**SUPPLIED MATERIAL:**

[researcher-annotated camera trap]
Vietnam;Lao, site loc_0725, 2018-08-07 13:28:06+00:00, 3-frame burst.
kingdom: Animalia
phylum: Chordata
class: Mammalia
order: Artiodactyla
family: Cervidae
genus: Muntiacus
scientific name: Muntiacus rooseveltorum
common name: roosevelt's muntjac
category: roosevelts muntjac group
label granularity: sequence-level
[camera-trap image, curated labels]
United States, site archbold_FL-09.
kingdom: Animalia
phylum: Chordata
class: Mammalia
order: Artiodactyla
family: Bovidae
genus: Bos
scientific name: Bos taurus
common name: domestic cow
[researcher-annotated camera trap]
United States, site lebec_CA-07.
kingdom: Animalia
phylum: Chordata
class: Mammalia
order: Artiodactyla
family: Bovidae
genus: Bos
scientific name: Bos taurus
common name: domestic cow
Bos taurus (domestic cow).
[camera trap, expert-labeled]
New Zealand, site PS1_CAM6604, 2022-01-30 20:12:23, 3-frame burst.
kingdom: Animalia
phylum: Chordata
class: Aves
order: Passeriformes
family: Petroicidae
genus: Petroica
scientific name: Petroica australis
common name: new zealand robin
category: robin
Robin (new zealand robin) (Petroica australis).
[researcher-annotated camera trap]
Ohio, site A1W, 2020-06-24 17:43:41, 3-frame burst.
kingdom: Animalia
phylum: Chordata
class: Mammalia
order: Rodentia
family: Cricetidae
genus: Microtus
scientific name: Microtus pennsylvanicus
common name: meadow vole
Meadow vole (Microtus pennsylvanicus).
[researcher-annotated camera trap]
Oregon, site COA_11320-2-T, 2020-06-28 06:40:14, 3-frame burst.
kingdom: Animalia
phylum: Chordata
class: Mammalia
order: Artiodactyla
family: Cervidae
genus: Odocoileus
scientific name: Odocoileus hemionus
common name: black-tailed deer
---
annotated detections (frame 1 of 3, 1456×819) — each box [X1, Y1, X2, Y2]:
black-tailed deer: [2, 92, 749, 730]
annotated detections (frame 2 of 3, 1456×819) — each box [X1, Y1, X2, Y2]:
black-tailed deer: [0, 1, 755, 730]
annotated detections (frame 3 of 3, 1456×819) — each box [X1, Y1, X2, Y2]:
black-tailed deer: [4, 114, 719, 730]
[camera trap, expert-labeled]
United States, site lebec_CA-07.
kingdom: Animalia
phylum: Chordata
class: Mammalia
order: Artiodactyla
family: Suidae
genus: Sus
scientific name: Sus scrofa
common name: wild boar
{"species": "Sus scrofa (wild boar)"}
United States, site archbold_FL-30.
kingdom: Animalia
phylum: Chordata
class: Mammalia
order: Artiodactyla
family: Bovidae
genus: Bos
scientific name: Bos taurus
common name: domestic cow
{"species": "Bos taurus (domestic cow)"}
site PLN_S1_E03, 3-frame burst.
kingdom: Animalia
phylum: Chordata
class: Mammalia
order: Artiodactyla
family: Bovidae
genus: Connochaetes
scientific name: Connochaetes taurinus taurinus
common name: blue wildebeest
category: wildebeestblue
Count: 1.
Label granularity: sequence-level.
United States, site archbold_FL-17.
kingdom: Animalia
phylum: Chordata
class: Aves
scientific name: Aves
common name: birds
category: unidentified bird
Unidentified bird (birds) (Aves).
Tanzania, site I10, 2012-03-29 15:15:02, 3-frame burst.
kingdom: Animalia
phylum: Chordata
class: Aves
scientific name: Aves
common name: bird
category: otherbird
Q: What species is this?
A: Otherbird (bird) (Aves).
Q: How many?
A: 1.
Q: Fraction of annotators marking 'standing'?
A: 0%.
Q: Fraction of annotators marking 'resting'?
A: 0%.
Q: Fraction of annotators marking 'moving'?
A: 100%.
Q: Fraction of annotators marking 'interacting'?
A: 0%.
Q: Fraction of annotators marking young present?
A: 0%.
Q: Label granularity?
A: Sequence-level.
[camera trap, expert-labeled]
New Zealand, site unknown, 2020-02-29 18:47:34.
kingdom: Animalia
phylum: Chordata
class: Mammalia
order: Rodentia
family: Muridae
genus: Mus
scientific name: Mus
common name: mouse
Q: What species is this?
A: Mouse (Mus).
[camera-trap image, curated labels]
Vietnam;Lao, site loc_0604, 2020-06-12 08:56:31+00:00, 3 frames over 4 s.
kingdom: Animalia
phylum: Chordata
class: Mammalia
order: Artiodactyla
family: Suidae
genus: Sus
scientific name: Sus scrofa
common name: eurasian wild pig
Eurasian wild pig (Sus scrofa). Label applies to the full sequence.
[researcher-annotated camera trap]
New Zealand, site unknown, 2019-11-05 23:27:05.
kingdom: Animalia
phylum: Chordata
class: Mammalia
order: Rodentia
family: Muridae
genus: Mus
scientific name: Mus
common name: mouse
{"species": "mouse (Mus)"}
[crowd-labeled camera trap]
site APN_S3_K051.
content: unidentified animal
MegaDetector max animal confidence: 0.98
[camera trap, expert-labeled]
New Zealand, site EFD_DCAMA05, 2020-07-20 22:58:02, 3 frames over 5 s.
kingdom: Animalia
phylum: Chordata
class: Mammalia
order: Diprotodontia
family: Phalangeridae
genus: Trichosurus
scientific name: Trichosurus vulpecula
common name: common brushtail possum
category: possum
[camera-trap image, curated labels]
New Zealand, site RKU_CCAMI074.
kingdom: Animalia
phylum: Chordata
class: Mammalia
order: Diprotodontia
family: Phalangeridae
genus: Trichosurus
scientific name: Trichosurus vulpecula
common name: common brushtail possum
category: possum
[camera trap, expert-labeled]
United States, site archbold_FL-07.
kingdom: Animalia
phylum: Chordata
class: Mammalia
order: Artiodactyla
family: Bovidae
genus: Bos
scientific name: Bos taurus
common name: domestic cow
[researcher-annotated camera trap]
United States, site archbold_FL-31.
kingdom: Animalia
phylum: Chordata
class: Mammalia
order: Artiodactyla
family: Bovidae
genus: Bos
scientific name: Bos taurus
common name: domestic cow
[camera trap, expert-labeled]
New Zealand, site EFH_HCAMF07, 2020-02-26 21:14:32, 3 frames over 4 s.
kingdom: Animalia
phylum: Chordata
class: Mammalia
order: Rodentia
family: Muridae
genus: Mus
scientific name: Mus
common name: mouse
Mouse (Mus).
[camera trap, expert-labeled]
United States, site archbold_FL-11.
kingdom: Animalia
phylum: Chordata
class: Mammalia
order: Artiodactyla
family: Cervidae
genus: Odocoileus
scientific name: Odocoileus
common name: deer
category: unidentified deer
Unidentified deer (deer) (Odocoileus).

**YOUR INSTRUCTIONS:** Print the listing once more, exactly as it stands above.

**SOLUTION FOR THIS PROBLEM:**
[researcher-annotated camera trap]
Vietnam;Lao, site loc_0725, 2018-08-07 13:28:06+00:00, 3-frame burst.
kingdom: Animalia
phylum: Chordata
class: Mammalia
order: Artiodactyla
family: Cervidae
genus: Muntiacus
scientific name: Muntiacus rooseveltorum
common name: roosevelt's muntjac
category: roosevelts muntjac group
label granularity: sequence-level
[camera-trap image, curated labels]
United States, site archbold_FL-09.
kingdom: Animalia
phylum: Chordata
class: Mammalia
order: Artiodactyla
family: Bovidae
genus: Bos
scientific name: Bos taurus
common name: domestic cow
[researcher-annotated camera trap]
United States, site lebec_CA-07.
kingdom: Animalia
phylum: Chordata
class: Mammalia
order: Artiodactyla
family: Bovidae
genus: Bos
scientific name: Bos taurus
common name: domestic cow
Bos taurus (domestic cow).
[camera trap, expert-labeled]
New Zealand, site PS1_CAM6604, 2022-01-30 20:12:23, 3-frame burst.
kingdom: Animalia
phylum: Chordata
class: Aves
order: Passeriformes
family: Petroicidae
genus: Petroica
scientific name: Petroica australis
common name: new zealand robin
category: robin
Robin (new zealand robin) (Petroica australis).
[researcher-annotated camera trap]
Ohio, site A1W, 2020-06-24 17:43:41, 3-frame burst.
kingdom: Animalia
phylum: Chordata
class: Mammalia
order: Rodentia
family: Cricetidae
genus: Microtus
scientific name: Microtus pennsylvanicus
common name: meadow vole
Meadow vole (Microtus pennsylvanicus).
[researcher-annotated camera trap]
Oregon, site COA_11320-2-T, 2020-06-28 06:40:14, 3-frame burst.
kingdom: Animalia
phylum: Chordata
class: Mammalia
order: Artiodactyla
family: Cervidae
genus: Odocoileus
scientific name: Odocoileus hemionus
common name: black-tailed deer
---
annotated detections (frame 1 of 3, 1456×819) — each box [X1, Y1, X2, Y2]:
black-tailed deer: [2, 92, 749, 730]
annotated detections (frame 2 of 3, 1456×819) — each box [X1, Y1, X2, Y2]:
black-tailed deer: [0, 1, 755, 730]
annotated detections (frame 3 of 3, 1456×819) — each box [X1, Y1, X2, Y2]:
black-tailed deer: [4, 114, 719, 730]
[camera trap, expert-labeled]
United States, site lebec_CA-07.
kingdom: Animalia
phylum: Chordata
class: Mammalia
order: Artiodactyla
family: Suidae
genus: Sus
scientific name: Sus scrofa
common name: wild boar
{"species": "Sus scrofa (wild boar)"}
United States, site archbold_FL-30.
kingdom: Animalia
phylum: Chordata
class: Mammalia
order: Artiodactyla
family: Bovidae
genus: Bos
scientific name: Bos taurus
common name: domestic cow
{"species": "Bos taurus (domestic cow)"}
site PLN_S1_E03, 3-frame burst.
kingdom: Animalia
phylum: Chordata
class: Mammalia
order: Artiodactyla
family: Bovidae
genus: Connochaetes
scientific name: Connochaetes taurinus taurinus
common name: blue wildebeest
category: wildebeestblue
Count: 1.
Label granularity: sequence-level.
United States, site archbold_FL-17.
kingdom: Animalia
phylum: Chordata
class: Aves
scientific name: Aves
common name: birds
category: unidentified bird
Unidentified bird (birds) (Aves).
Tanzania, site I10, 2012-03-29 15:15:02, 3-frame burst.
kingdom: Animalia
phylum: Chordata
class: Aves
scientific name: Aves
common name: bird
category: otherbird
Q: What species is this?
A: Otherbird (bird) (Aves).
Q: How many?
A: 1.
Q: Fraction of annotators marking 'standing'?
A: 0%.
Q: Fraction of annotators marking 'resting'?
A: 0%.
Q: Fraction of annotators marking 'moving'?
A: 100%.
Q: Fraction of annotators marking 'interacting'?
A: 0%.
Q: Fraction of annotators marking young present?
A: 0%.
Q: Label granularity?
A: Sequence-level.
[camera trap, expert-labeled]
New Zealand, site unknown, 2020-02-29 18:47:34.
kingdom: Animalia
phylum: Chordata
class: Mammalia
order: Rodentia
family: Muridae
genus: Mus
scientific name: Mus
common name: mouse
Q: What species is this?
A: Mouse (Mus).
[camera-trap image, curated labels]
Vietnam;Lao, site loc_0604, 2020-06-12 08:56:31+00:00, 3 frames over 4 s.
kingdom: Animalia
phylum: Chordata
class: Mammalia
order: Artiodactyla
family: Suidae
genus: Sus
scientific name: Sus scrofa
common name: eurasian wild pig
Eurasian wild pig (Sus scrofa). Label applies to the full sequence.
[researcher-annotated camera trap]
New Zealand, site unknown, 2019-11-05 23:27:05.
kingdom: Animalia
phylum: Chordata
class: Mammalia
order: Rodentia
family: Muridae
genus: Mus
scientific name: Mus
common name: mouse
{"species": "mouse (Mus)"}
[crowd-labeled camera trap]
site APN_S3_K051.
content: unidentified animal
MegaDetector max animal confidence: 0.98
[camera trap, expert-labeled]
New Zealand, site EFD_DCAMA05, 2020-07-20 22:58:02, 3 frames over 5 s.
kingdom: Animalia
phylum: Chordata
class: Mammalia
order: Diprotodontia
family: Phalangeridae
genus: Trichosurus
scientific name: Trichosurus vulpecula
common name: common brushtail possum
category: possum
[camera-trap image, curated labels]
New Zealand, site RKU_CCAMI074.
kingdom: Animalia
phylum: Chordata
class: Mammalia
order: Diprotodontia
family: Phalangeridae
genus: Trichosurus
scientific name: Trichosurus vulpecula
common name: common brushtail possum
category: possum
[camera trap, expert-labeled]
United States, site archbold_FL-07.
kingdom: Animalia
phylum: Chordata
class: Mammalia
order: Artiodactyla
family: Bovidae
genus: Bos
scientific name: Bos taurus
common name: domestic cow
[researcher-annotated camera trap]
United States, site archbold_FL-31.
kingdom: Animalia
phylum: Chordata
class: Mammalia
order: Artiodactyla
family: Bovidae
genus: Bos
scientific name: Bos taurus
common name: domestic cow
[camera trap, expert-labeled]
New Zealand, site EFH_HCAMF07, 2020-02-26 21:14:32, 3 frames over 4 s.
kingdom: Animalia
phylum: Chordata
class: Mammalia
order: Rodentia
family: Muridae
genus: Mus
scientific name: Mus
common name: mouse
Mouse (Mus).
[camera trap, expert-labeled]
United States, site archbold_FL-11.
kingdom: Animalia
phylum: Chordata
class: Mammalia
order: Artiodactyla
family: Cervidae
genus: Odocoileus
scientific name: Odocoileus
common name: deer
category: unidentified deer
Unidentified deer (deer) (Odocoileus).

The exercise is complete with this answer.